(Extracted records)

|---|

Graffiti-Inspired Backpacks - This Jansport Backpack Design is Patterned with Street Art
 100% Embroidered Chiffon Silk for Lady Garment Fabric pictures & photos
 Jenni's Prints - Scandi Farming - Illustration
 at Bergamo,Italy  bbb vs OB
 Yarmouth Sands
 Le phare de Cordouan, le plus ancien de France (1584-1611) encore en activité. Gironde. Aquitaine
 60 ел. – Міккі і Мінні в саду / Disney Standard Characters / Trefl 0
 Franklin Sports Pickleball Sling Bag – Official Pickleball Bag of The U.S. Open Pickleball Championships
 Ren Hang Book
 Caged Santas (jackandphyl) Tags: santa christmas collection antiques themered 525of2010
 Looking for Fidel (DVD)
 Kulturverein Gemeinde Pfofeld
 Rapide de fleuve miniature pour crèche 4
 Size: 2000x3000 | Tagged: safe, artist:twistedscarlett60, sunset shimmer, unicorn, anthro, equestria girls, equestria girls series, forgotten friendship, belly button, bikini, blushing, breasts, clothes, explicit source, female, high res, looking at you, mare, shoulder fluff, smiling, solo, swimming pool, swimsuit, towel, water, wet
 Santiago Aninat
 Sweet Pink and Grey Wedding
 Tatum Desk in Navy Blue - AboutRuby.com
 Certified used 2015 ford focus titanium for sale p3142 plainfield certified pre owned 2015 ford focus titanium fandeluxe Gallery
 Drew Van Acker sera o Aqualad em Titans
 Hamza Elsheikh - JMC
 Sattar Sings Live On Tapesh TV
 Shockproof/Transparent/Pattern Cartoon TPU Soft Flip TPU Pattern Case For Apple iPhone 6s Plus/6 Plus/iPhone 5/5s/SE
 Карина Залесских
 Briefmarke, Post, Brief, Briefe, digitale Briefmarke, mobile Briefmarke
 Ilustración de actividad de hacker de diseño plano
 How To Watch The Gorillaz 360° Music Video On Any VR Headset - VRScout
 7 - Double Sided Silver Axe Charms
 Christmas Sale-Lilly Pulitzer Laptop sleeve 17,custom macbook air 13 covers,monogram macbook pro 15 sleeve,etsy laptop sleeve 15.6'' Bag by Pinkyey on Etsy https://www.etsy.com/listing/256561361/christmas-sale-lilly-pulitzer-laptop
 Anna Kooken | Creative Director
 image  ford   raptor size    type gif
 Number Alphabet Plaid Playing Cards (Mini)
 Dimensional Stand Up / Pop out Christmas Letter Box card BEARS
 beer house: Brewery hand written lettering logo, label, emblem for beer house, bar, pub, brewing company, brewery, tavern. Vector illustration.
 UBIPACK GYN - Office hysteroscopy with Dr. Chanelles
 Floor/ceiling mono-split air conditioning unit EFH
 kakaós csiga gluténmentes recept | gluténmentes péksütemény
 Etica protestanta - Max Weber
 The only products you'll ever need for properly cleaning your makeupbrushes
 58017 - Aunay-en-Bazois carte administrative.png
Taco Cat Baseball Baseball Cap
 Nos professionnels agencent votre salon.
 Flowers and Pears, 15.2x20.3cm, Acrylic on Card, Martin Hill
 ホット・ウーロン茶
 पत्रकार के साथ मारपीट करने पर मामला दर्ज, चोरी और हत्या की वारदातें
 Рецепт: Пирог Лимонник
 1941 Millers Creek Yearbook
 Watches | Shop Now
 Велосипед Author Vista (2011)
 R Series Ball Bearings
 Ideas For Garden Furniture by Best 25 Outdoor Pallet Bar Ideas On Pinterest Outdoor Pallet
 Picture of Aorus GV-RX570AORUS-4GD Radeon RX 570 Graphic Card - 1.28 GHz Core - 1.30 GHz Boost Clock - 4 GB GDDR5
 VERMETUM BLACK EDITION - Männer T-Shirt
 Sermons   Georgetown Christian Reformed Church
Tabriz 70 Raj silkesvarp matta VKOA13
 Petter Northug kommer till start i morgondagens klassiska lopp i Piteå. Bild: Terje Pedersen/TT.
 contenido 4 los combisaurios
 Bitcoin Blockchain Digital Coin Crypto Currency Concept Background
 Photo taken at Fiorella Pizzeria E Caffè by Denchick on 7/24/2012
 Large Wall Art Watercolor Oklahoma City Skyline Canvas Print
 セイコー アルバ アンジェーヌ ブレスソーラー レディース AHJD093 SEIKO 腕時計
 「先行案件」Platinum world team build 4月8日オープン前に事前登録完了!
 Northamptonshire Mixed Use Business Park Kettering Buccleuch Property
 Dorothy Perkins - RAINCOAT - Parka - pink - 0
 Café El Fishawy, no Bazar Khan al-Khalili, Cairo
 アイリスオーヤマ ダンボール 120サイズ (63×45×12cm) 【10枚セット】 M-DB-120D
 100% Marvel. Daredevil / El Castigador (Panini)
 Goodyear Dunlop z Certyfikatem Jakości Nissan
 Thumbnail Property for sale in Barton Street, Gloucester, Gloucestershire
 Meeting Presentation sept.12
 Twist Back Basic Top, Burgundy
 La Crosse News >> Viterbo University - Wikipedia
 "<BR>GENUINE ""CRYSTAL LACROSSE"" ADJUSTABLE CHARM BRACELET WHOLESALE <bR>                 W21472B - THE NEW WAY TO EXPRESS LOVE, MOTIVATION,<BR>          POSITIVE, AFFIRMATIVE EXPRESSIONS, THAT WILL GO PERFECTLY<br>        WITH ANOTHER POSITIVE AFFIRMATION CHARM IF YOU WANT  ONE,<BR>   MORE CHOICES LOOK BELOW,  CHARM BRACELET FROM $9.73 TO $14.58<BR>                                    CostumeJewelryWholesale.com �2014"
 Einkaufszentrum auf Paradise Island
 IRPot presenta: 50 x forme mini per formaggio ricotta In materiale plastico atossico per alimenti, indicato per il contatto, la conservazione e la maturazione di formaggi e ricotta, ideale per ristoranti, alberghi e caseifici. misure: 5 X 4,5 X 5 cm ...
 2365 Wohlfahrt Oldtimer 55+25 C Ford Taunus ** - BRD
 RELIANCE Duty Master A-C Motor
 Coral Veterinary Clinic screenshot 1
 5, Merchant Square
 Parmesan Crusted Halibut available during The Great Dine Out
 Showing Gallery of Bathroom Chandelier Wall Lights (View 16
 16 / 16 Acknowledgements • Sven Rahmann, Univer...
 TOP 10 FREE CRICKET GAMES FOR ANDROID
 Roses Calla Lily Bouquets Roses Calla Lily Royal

|---|

* Exercise aim *
Repeat each record word for word. Do not leave any out.

* Answer to the exercise *
Graffiti-Inspired Backpacks - This Jansport Backpack Design is Patterned with Street Art
 100% Embroidered Chiffon Silk for Lady Garment Fabric pictures & photos
 Jenni's Prints - Scandi Farming - Illustration
 at Bergamo,Italy  bbb vs OB
 Yarmouth Sands
 Le phare de Cordouan, le plus ancien de France (1584-1611) encore en activité. Gironde. Aquitaine
 60 ел. – Міккі і Мінні в саду / Disney Standard Characters / Trefl 0
 Franklin Sports Pickleball Sling Bag – Official Pickleball Bag of The U.S. Open Pickleball Championships
 Ren Hang Book
 Caged Santas (jackandphyl) Tags: santa christmas collection antiques themered 525of2010
 Looking for Fidel (DVD)
 Kulturverein Gemeinde Pfofeld
 Rapide de fleuve miniature pour crèche 4
 Size: 2000x3000 | Tagged: safe, artist:twistedscarlett60, sunset shimmer, unicorn, anthro, equestria girls, equestria girls series, forgotten friendship, belly button, bikini, blushing, breasts, clothes, explicit source, female, high res, looking at you, mare, shoulder fluff, smiling, solo, swimming pool, swimsuit, towel, water, wet
 Santiago Aninat
 Sweet Pink and Grey Wedding
 Tatum Desk in Navy Blue - AboutRuby.com
 Certified used 2015 ford focus titanium for sale p3142 plainfield certified pre owned 2015 ford focus titanium fandeluxe Gallery
 Drew Van Acker sera o Aqualad em Titans
 Hamza Elsheikh - JMC
 Sattar Sings Live On Tapesh TV
 Shockproof/Transparent/Pattern Cartoon TPU Soft Flip TPU Pattern Case For Apple iPhone 6s Plus/6 Plus/iPhone 5/5s/SE
 Карина Залесских
 Briefmarke, Post, Brief, Briefe, digitale Briefmarke, mobile Briefmarke
 Ilustración de actividad de hacker de diseño plano
 How To Watch The Gorillaz 360° Music Video On Any VR Headset - VRScout
 7 - Double Sided Silver Axe Charms
 Christmas Sale-Lilly Pulitzer Laptop sleeve 17,custom macbook air 13 covers,monogram macbook pro 15 sleeve,etsy laptop sleeve 15.6'' Bag by Pinkyey on Etsy https://www.etsy.com/listing/256561361/christmas-sale-lilly-pulitzer-laptop
 Anna Kooken | Creative Director
 image  ford   raptor size    type gif
 Number Alphabet Plaid Playing Cards (Mini)
 Dimensional Stand Up / Pop out Christmas Letter Box card BEARS
 beer house: Brewery hand written lettering logo, label, emblem for beer house, bar, pub, brewing company, brewery, tavern. Vector illustration.
 UBIPACK GYN - Office hysteroscopy with Dr. Chanelles
 Floor/ceiling mono-split air conditioning unit EFH
 kakaós csiga gluténmentes recept | gluténmentes péksütemény
 Etica protestanta - Max Weber
 The only products you'll ever need for properly cleaning your makeupbrushes
 58017 - Aunay-en-Bazois carte administrative.png
Taco Cat Baseball Baseball Cap
 Nos professionnels agencent votre salon.
 Flowers and Pears, 15.2x20.3cm, Acrylic on Card, Martin Hill
 ホット・ウーロン茶
 पत्रकार के साथ मारपीट करने पर मामला दर्ज, चोरी और हत्या की वारदातें
 Рецепт: Пирог Лимонник
 1941 Millers Creek Yearbook
 Watches | Shop Now
 Велосипед Author Vista (2011)
 R Series Ball Bearings
 Ideas For Garden Furniture by Best 25 Outdoor Pallet Bar Ideas On Pinterest Outdoor Pallet
 Picture of Aorus GV-RX570AORUS-4GD Radeon RX 570 Graphic Card - 1.28 GHz Core - 1.30 GHz Boost Clock - 4 GB GDDR5
 VERMETUM BLACK EDITION - Männer T-Shirt
 Sermons   Georgetown Christian Reformed Church
Tabriz 70 Raj silkesvarp matta VKOA13
 Petter Northug kommer till start i morgondagens klassiska lopp i Piteå. Bild: Terje Pedersen/TT.
 contenido 4 los combisaurios
 Bitcoin Blockchain Digital Coin Crypto Currency Concept Background
 Photo taken at Fiorella Pizzeria E Caffè by Denchick on 7/24/2012
 Large Wall Art Watercolor Oklahoma City Skyline Canvas Print
 セイコー アルバ アンジェーヌ ブレスソーラー レディース AHJD093 SEIKO 腕時計
 「先行案件」Platinum world team build 4月8日オープン前に事前登録完了!
 Northamptonshire Mixed Use Business Park Kettering Buccleuch Property
 Dorothy Perkins - RAINCOAT - Parka - pink - 0
 Café El Fishawy, no Bazar Khan al-Khalili, Cairo
 アイリスオーヤマ ダンボール 120サイズ (63×45×12cm) 【10枚セット】 M-DB-120D
 100% Marvel. Daredevil / El Castigador (Panini)
 Goodyear Dunlop z Certyfikatem Jakości Nissan
 Thumbnail Property for sale in Barton Street, Gloucester, Gloucestershire
 Meeting Presentation sept.12
 Twist Back Basic Top, Burgundy
 La Crosse News >> Viterbo University - Wikipedia
 "<BR>GENUINE ""CRYSTAL LACROSSE"" ADJUSTABLE CHARM BRACELET WHOLESALE <bR>                 W21472B - THE NEW WAY TO EXPRESS LOVE, MOTIVATION,<BR>          POSITIVE, AFFIRMATIVE EXPRESSIONS, THAT WILL GO PERFECTLY<br>        WITH ANOTHER POSITIVE AFFIRMATION CHARM IF YOU WANT  ONE,<BR>   MORE CHOICES LOOK BELOW,  CHARM BRACELET FROM $9.73 TO $14.58<BR>                                    CostumeJewelryWholesale.com �2014"
 Einkaufszentrum auf Paradise Island
 IRPot presenta: 50 x forme mini per formaggio ricotta In materiale plastico atossico per alimenti, indicato per il contatto, la conservazione e la maturazione di formaggi e ricotta, ideale per ristoranti, alberghi e caseifici. misure: 5 X 4,5 X 5 cm ...
 2365 Wohlfahrt Oldtimer 55+25 C Ford Taunus ** - BRD
 RELIANCE Duty Master A-C Motor
 Coral Veterinary Clinic screenshot 1
 5, Merchant Square
 Parmesan Crusted Halibut available during The Great Dine Out
 Showing Gallery of Bathroom Chandelier Wall Lights (View 16
 16 / 16 Acknowledgements • Sven Rahmann, Univer...
 TOP 10 FREE CRICKET GAMES FOR ANDROID
 Roses Calla Lily Bouquets Roses Calla Lily Royal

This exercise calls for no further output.